#### [PROBLEM TO SOLVE]
Turn every line of the dataset items below into a JSON list of strings, one string per line, skipping blank lines. Leave the pictures out of your answer.

[START RECORDED DATA]

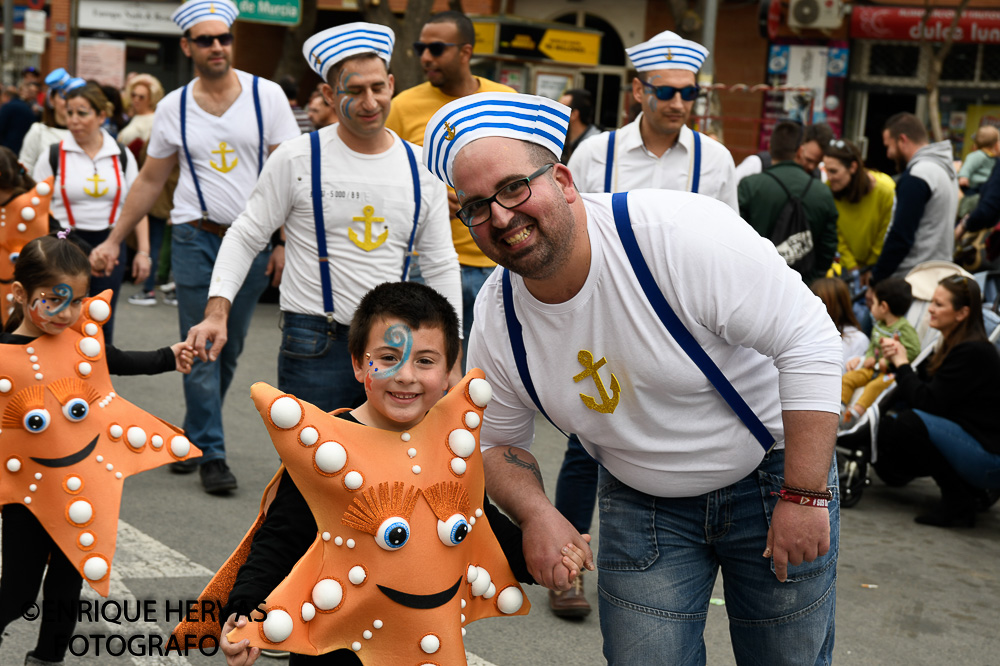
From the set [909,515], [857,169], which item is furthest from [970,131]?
[909,515]

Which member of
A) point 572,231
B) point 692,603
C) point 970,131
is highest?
point 970,131

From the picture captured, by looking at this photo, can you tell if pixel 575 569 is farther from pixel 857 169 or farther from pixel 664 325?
pixel 857 169

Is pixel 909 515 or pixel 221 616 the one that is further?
pixel 909 515

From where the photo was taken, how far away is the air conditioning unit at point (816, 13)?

[END RECORDED DATA]

#### [SOLUTION TO THE EXERCISE]
[
  "From the set [909,515], [857,169], which item is furthest from [970,131]?",
  "[909,515]",
  "Which member of",
  "A) point 572,231",
  "B) point 692,603",
  "C) point 970,131",
  "is highest?",
  "point 970,131",
  "From the picture captured, by looking at this photo, can you tell if pixel 575 569 is farther from pixel 857 169 or farther from pixel 664 325?",
  "pixel 857 169",
  "Is pixel 909 515 or pixel 221 616 the one that is further?",
  "pixel 909 515",
  "From where the photo was taken, how far away is the air conditioning unit at point (816, 13)?"
]